## Prompt:
Drop all images and give the records again exactly.

(Entries from a dataset)

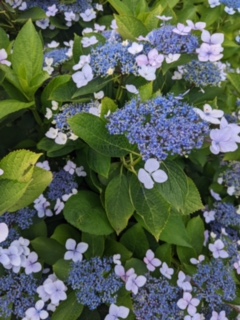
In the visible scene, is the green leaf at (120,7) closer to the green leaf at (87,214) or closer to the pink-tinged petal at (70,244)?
the green leaf at (87,214)

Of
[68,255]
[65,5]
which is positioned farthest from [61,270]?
[65,5]

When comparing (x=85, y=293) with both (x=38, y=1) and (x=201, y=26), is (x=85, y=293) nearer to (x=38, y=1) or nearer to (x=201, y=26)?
(x=201, y=26)

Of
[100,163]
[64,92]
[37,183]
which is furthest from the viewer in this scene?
[64,92]

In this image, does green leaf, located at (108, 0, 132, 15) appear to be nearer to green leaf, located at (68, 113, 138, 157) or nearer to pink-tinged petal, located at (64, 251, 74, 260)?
green leaf, located at (68, 113, 138, 157)

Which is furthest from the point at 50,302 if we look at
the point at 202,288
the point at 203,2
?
the point at 203,2

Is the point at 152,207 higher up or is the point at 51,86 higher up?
the point at 51,86

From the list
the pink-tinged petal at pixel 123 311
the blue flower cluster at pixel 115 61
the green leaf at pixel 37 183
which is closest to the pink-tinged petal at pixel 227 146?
the blue flower cluster at pixel 115 61

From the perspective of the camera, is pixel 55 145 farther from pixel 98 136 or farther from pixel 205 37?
pixel 205 37

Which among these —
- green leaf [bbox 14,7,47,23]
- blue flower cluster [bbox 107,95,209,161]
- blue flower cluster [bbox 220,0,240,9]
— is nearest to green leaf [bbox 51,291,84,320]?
blue flower cluster [bbox 107,95,209,161]
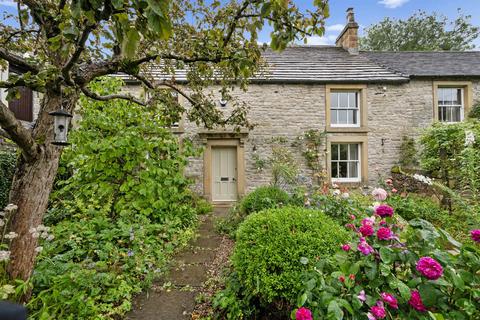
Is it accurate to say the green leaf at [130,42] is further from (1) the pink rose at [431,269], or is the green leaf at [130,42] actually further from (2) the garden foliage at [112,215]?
(2) the garden foliage at [112,215]

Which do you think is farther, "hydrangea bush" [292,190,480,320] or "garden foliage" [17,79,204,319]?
"garden foliage" [17,79,204,319]

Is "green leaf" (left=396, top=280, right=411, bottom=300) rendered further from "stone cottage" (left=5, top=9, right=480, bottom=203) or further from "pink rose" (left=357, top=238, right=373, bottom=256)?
"stone cottage" (left=5, top=9, right=480, bottom=203)

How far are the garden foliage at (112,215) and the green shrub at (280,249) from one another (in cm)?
136

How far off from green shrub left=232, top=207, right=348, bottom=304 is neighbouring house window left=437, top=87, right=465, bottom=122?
426 inches

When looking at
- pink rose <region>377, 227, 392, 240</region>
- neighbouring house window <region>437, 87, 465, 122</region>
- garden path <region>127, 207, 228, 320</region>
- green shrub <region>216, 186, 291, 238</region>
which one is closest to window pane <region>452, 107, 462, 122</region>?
neighbouring house window <region>437, 87, 465, 122</region>

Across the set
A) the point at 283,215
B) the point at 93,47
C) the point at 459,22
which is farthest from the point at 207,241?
the point at 459,22

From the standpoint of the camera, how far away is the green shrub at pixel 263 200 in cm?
541

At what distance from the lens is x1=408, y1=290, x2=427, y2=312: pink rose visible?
4.91 ft

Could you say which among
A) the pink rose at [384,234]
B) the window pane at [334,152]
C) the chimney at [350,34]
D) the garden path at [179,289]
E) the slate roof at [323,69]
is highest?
the chimney at [350,34]

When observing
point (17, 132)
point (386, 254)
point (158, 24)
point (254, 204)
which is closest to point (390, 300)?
point (386, 254)

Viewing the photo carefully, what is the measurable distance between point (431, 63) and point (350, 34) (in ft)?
12.4

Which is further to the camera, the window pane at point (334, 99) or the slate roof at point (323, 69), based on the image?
the window pane at point (334, 99)

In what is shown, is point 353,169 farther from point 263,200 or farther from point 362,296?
point 362,296

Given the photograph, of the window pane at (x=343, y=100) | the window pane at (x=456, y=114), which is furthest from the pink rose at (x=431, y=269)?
the window pane at (x=456, y=114)
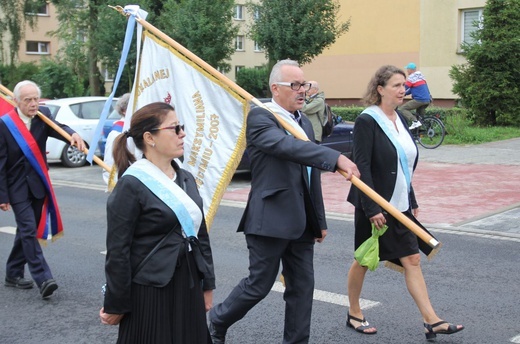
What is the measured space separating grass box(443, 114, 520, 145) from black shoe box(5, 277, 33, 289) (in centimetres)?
1386

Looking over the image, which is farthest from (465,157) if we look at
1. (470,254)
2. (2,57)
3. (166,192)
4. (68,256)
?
A: (2,57)

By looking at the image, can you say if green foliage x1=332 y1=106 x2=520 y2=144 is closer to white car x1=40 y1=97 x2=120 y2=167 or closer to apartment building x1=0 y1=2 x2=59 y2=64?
white car x1=40 y1=97 x2=120 y2=167

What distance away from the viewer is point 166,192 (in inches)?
132

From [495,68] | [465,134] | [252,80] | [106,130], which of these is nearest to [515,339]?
[106,130]

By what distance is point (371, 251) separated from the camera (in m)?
5.06

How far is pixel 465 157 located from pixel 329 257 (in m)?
9.16

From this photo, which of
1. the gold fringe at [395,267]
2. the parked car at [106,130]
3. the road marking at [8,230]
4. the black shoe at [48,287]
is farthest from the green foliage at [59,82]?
the gold fringe at [395,267]

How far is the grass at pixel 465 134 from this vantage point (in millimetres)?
18938

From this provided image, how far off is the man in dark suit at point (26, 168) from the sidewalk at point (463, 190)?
4947 millimetres

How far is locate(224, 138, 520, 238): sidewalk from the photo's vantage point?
967 centimetres

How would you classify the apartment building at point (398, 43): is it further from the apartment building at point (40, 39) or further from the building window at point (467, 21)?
the apartment building at point (40, 39)

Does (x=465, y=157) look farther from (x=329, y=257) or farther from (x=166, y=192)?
(x=166, y=192)

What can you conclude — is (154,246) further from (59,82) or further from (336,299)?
(59,82)

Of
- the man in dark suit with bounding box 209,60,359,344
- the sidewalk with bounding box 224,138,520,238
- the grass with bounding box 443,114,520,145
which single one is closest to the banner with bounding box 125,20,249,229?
the man in dark suit with bounding box 209,60,359,344
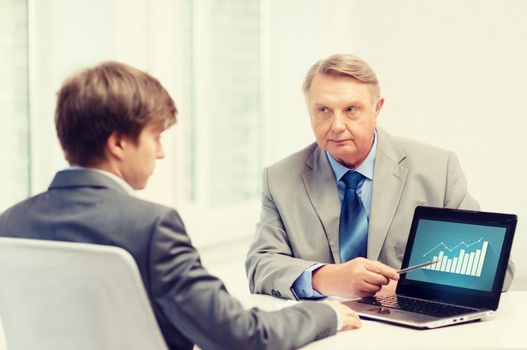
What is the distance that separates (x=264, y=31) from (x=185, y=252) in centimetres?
310

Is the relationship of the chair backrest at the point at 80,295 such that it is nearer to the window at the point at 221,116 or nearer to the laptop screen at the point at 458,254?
the laptop screen at the point at 458,254

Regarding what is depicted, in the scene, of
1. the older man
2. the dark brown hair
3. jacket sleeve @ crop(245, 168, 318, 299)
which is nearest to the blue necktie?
the older man

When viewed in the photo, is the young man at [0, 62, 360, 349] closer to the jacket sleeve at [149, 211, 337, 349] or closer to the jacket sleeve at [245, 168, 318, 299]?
the jacket sleeve at [149, 211, 337, 349]

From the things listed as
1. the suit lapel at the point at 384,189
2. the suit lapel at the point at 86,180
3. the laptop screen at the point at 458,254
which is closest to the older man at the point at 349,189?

## Problem solution:
In the visible scene, is the green leaf at (120,7) closer to the green leaf at (87,214) or closer to the pink-tinged petal at (70,244)?
the green leaf at (87,214)

Of
[68,255]
[65,5]
which is positioned farthest from [61,270]?
[65,5]

When comparing (x=85, y=293) with both (x=38, y=1) and (x=201, y=26), is (x=85, y=293) nearer to (x=38, y=1) or nearer to (x=201, y=26)?
(x=201, y=26)

Of
[100,163]
[64,92]
[37,183]
which is furthest from the viewer in this scene?
[64,92]

In this image, does green leaf, located at (108, 0, 132, 15) appear to be nearer to green leaf, located at (68, 113, 138, 157) or nearer to pink-tinged petal, located at (64, 251, 74, 260)?
green leaf, located at (68, 113, 138, 157)

Which is furthest from the point at 50,302 if we look at
the point at 202,288
the point at 203,2
?
the point at 203,2

Is the point at 152,207 higher up or is the point at 51,86 higher up?
the point at 51,86

From the list
the pink-tinged petal at pixel 123 311
the blue flower cluster at pixel 115 61
the green leaf at pixel 37 183
which is closest to the pink-tinged petal at pixel 227 146?
the blue flower cluster at pixel 115 61

From the perspective of the camera, is pixel 55 145 farther from pixel 98 136 or farther from pixel 205 37?
pixel 205 37

Which among these —
- green leaf [bbox 14,7,47,23]
- blue flower cluster [bbox 107,95,209,161]
- blue flower cluster [bbox 220,0,240,9]
— is nearest to green leaf [bbox 51,291,84,320]?
blue flower cluster [bbox 107,95,209,161]
Is it accurate to say the green leaf at [130,42] is further from (1) the pink rose at [431,269], or is the green leaf at [130,42] actually further from (2) the garden foliage at [112,215]?
(2) the garden foliage at [112,215]

Which do you think is farther, "hydrangea bush" [292,190,480,320] or "garden foliage" [17,79,204,319]?
"garden foliage" [17,79,204,319]

Is "green leaf" (left=396, top=280, right=411, bottom=300) rendered further from "stone cottage" (left=5, top=9, right=480, bottom=203) or further from "pink rose" (left=357, top=238, right=373, bottom=256)?
"stone cottage" (left=5, top=9, right=480, bottom=203)

How far are the garden foliage at (112,215) and the green shrub at (280,249) from one another (in cm)?
136

How far off from green shrub left=232, top=207, right=348, bottom=304 is neighbouring house window left=437, top=87, right=465, bottom=122?
426 inches

When looking at
- pink rose <region>377, 227, 392, 240</region>
- neighbouring house window <region>437, 87, 465, 122</region>
- garden path <region>127, 207, 228, 320</region>
- green shrub <region>216, 186, 291, 238</region>
which one is closest to window pane <region>452, 107, 462, 122</region>?
neighbouring house window <region>437, 87, 465, 122</region>

Across the set
A) the point at 283,215
B) the point at 93,47
C) the point at 459,22
which is farthest from the point at 207,241?
the point at 459,22

From the standpoint of the camera, how far away is the green shrub at pixel 263 200 in cm?
541

At what distance from the lens is x1=408, y1=290, x2=427, y2=312: pink rose visible?
4.91 ft

Could you say which among
A) the pink rose at [384,234]
B) the window pane at [334,152]
C) the chimney at [350,34]
D) the garden path at [179,289]
E) the slate roof at [323,69]
is highest?
the chimney at [350,34]

When observing
point (17, 132)
point (386, 254)
point (158, 24)
point (254, 204)
which is closest to point (390, 300)?
point (386, 254)

Viewing the photo carefully, what is the measurable distance between point (431, 63) and point (350, 34) (in ft)?
12.4

Which is further to the camera, the window pane at point (334, 99) or the slate roof at point (323, 69), based on the image?
the window pane at point (334, 99)

In what is shown, is point 353,169 farther from point 263,200 or farther from point 362,296?
point 362,296

Given the photograph, of the window pane at (x=343, y=100) | the window pane at (x=456, y=114), which is furthest from the pink rose at (x=431, y=269)?
the window pane at (x=456, y=114)
What is the measured space separating grass box(443, 114, 520, 145) from black shoe box(5, 277, 33, 289) (in centimetres)?
1386

Looking over the image, which is farthest from (465,157) if we look at
1. (470,254)
2. (2,57)
3. (166,192)
4. (68,256)
?
A: (2,57)

By looking at the image, can you say if green foliage x1=332 y1=106 x2=520 y2=144 is closer to white car x1=40 y1=97 x2=120 y2=167 or closer to apartment building x1=0 y1=2 x2=59 y2=64?
white car x1=40 y1=97 x2=120 y2=167

What distance away from the viewer is point 166,192 (in inches)?
132

From [495,68] | [465,134] | [252,80] | [106,130], which of these is nearest to [515,339]?
[106,130]

By what distance is point (371, 251) separated from the camera (in m)?
5.06

How far is pixel 465 157 located from pixel 329 257 (in m)?
9.16

From this photo, which of
1. the gold fringe at [395,267]
2. the parked car at [106,130]
3. the road marking at [8,230]
4. the black shoe at [48,287]
is farthest from the green foliage at [59,82]?
the gold fringe at [395,267]

How far is the grass at pixel 465 134 from this vantage point (in millimetres)?
18938

From this provided image, how far off is the man in dark suit at point (26, 168) from the sidewalk at point (463, 190)?
4947 millimetres

How far is locate(224, 138, 520, 238): sidewalk from the photo's vantage point?
967 centimetres

How would you classify the apartment building at point (398, 43): is it further from the apartment building at point (40, 39) or further from the building window at point (467, 21)?
the apartment building at point (40, 39)

Does (x=465, y=157) look farther from (x=329, y=257) or farther from (x=166, y=192)?
(x=166, y=192)

What can you conclude — is (154,246) further from (59,82) or further from (336,299)?
(59,82)

Of
- the man in dark suit with bounding box 209,60,359,344
- the sidewalk with bounding box 224,138,520,238
- the grass with bounding box 443,114,520,145
which single one is closest to the banner with bounding box 125,20,249,229?
the man in dark suit with bounding box 209,60,359,344
What is the distance that separates (x=264, y=31) from (x=185, y=252) in centimetres?
310

Is the relationship of the chair backrest at the point at 80,295 such that it is nearer to the window at the point at 221,116 or nearer to the laptop screen at the point at 458,254?
the laptop screen at the point at 458,254

Regarding what is depicted, in the scene, of
1. the older man
2. the dark brown hair
3. jacket sleeve @ crop(245, 168, 318, 299)
which is nearest to the blue necktie?
the older man

When viewed in the photo, is the young man at [0, 62, 360, 349] closer to the jacket sleeve at [149, 211, 337, 349] or closer to the jacket sleeve at [245, 168, 318, 299]?
the jacket sleeve at [149, 211, 337, 349]

From the things listed as
1. the suit lapel at the point at 384,189
2. the suit lapel at the point at 86,180
3. the laptop screen at the point at 458,254
which is closest to the older man at the point at 349,189?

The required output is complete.